À ce jeu-là, Raphaël Raymond ne manque pas de concurrents doués. Citons un autre exemple, croquignolet. Journaliste chevronné à l’hebdomadaire France football – groupe L’Équipe – Pascal Ferré connaît José Anigo comme personne. Il le choie, le cajole, le flatte. Le 1er juillet 2011, le joueur bordelais Alou Diarra s’engage avec l’Olympique de Marseille. Il n’y a plus qu’à signer le contrat. Son agent, Jean-Pierre Bernès, se déplacera peut-être au siège de l’OM. Une hypothèse qui rebute foncièrement son ennemi juré, José Anigo. Dans ces moments de déprime, rien de tel qu’un ami pour vous remonter le moral. Pascal Ferré tend une oreille compatissante aux malheurs de sa vieille connaissance. Les verbatims de cet échange sont issus des écoutes téléphoniques :
- José Anigo : « Il [Jean-Pierre Bernès] va venir à l’OM parce qu’il va bien falloir signer le contrat d’Alou, tu vois ? Donc il va bien falloir à un moment donné qu’il me croise. »
- Pascal Ferré : « Non mais attends, t’es chez toi, c’est chez toi, l’OM. »
- JA : « Justement, il faut juste pas qu’il me serre la main ou qu’il vienne me la serrer, tu vois. »
- PF : « C’est pas à toi de te sentir gêné, t’es chez toi, c’est à lui de baisser le regard (sic). »
- JA : « Ah non mais moi, t’inquiètes pas, tu sais ce que je vais faire moi, je vais même aller voir Alou, je vais lui serrer la main, je vais parler avec lui, hein ! »
- PF : « Non mais c’est bien, c’est intelligent d’avoir ce discours-là, non c’est très bien, comme ça, ça met tout le monde à l’aise. »
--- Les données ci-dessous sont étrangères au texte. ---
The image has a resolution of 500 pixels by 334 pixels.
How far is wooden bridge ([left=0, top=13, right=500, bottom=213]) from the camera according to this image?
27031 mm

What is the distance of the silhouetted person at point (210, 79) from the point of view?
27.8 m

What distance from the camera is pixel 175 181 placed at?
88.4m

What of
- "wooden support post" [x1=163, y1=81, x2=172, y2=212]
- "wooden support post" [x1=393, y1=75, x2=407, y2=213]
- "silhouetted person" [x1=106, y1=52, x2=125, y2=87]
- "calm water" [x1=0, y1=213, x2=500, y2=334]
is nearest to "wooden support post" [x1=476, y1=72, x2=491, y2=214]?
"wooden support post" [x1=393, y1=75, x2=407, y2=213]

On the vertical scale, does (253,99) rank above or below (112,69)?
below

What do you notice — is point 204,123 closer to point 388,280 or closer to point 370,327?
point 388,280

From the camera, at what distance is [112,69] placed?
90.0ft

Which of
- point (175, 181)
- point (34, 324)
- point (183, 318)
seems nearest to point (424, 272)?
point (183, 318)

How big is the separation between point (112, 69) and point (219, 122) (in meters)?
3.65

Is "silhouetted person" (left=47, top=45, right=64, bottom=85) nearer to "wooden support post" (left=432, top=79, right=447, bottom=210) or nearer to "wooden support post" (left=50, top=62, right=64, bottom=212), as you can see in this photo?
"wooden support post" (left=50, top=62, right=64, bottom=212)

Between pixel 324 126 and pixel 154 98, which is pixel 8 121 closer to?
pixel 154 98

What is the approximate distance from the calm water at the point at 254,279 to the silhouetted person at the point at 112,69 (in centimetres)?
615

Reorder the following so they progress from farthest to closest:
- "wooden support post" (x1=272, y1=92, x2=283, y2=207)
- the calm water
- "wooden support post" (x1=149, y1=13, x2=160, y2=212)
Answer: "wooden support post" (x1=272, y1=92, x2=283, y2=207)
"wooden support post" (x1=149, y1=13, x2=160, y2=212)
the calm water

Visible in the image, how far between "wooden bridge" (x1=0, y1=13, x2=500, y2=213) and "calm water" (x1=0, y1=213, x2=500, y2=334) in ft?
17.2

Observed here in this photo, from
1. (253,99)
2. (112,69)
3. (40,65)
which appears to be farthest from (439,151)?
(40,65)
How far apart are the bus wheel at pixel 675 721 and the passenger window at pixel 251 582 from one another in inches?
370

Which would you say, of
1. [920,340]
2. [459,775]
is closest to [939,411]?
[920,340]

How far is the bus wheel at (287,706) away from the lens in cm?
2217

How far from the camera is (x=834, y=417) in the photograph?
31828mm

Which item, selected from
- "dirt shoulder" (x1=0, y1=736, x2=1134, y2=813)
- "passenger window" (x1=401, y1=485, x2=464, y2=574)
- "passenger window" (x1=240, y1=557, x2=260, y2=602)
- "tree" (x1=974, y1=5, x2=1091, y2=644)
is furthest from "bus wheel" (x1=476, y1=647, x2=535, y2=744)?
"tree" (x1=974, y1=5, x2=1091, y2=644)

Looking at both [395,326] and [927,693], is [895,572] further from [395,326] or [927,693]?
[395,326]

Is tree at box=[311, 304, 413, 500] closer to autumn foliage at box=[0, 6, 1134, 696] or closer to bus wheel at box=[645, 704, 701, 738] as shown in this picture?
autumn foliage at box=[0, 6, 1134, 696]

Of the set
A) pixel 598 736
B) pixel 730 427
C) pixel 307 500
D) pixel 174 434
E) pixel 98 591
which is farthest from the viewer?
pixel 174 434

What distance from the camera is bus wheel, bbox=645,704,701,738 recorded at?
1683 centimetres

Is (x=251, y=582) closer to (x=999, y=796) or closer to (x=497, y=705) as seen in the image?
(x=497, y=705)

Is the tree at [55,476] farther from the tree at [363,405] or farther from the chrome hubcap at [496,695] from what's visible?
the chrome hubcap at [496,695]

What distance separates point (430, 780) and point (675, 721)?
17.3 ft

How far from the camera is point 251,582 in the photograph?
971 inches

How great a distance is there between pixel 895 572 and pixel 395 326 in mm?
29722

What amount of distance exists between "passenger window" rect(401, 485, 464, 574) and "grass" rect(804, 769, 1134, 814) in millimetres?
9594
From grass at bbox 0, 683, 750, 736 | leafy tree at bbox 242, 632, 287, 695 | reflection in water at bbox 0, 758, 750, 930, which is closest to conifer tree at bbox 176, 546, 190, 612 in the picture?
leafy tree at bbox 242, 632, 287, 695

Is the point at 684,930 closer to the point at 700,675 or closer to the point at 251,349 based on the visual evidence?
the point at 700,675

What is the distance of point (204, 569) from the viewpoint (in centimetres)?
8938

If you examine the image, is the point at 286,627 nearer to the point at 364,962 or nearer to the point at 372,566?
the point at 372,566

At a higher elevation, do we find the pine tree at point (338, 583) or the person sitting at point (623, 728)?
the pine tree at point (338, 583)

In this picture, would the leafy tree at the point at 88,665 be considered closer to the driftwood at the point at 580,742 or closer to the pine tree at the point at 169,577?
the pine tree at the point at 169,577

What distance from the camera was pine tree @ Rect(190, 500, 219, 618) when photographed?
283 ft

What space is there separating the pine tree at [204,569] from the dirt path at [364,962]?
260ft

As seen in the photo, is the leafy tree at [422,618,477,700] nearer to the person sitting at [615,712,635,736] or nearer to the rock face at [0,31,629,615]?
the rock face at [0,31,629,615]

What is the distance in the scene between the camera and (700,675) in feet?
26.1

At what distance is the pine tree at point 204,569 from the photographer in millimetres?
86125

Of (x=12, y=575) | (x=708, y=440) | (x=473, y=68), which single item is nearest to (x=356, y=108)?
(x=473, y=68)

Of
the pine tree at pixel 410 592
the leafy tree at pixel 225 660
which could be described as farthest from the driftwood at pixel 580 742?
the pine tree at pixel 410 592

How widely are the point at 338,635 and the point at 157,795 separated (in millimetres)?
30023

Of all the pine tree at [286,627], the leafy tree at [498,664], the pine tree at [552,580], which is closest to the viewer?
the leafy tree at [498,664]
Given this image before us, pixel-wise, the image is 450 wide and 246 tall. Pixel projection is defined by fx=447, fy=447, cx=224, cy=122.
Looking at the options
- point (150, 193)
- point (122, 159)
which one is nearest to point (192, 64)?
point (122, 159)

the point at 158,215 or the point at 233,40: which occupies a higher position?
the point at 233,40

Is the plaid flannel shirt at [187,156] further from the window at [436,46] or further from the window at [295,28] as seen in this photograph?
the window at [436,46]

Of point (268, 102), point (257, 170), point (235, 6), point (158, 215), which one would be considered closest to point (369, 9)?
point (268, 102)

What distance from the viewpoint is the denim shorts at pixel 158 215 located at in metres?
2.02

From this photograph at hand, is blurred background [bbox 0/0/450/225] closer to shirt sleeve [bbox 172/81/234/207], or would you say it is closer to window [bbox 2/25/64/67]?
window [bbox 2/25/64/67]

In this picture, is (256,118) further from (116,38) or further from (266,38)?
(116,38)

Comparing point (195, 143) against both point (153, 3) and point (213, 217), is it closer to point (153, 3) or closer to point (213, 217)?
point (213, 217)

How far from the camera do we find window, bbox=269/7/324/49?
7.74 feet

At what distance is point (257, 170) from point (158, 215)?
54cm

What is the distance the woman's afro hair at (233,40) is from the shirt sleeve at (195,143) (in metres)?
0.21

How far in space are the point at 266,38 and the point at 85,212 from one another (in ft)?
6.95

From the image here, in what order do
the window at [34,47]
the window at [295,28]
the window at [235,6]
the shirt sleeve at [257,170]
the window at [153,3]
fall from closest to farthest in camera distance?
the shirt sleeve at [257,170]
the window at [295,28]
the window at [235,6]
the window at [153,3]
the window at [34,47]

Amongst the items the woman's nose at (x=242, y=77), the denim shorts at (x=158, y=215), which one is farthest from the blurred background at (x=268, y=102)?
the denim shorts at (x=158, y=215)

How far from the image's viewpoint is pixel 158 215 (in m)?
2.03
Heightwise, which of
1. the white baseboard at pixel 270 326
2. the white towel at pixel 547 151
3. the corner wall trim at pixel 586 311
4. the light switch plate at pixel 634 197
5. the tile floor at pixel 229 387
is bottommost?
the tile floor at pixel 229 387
Flagrant délit de suivisme
Lorsqu’Aujourd’hui en France/Le Parisien et Europe 1 annoncent la parution du livre critique sur le club marseillais, Histoire secrète de l’OM [11], ils réduisent l’essentiel de l’ouvrage – 13 chapitres, 383 pages – à une phrase cynique qu’aurait prononcé José Anigo [12]. L’image de José Anigo en prend un coup ; lui qui, apprenant le décès de Robert Louis-Dreyfus, avait déclaré : « Je suis vraiment dans la peine et la tristesse. C’est un drame pour l’OM. On aimait ou on n’aimait pas le dirigeant, mais on a le devoir de respecter l’homme et de ne jamais oublier tout ce qu’il a fait pour le club. » [13]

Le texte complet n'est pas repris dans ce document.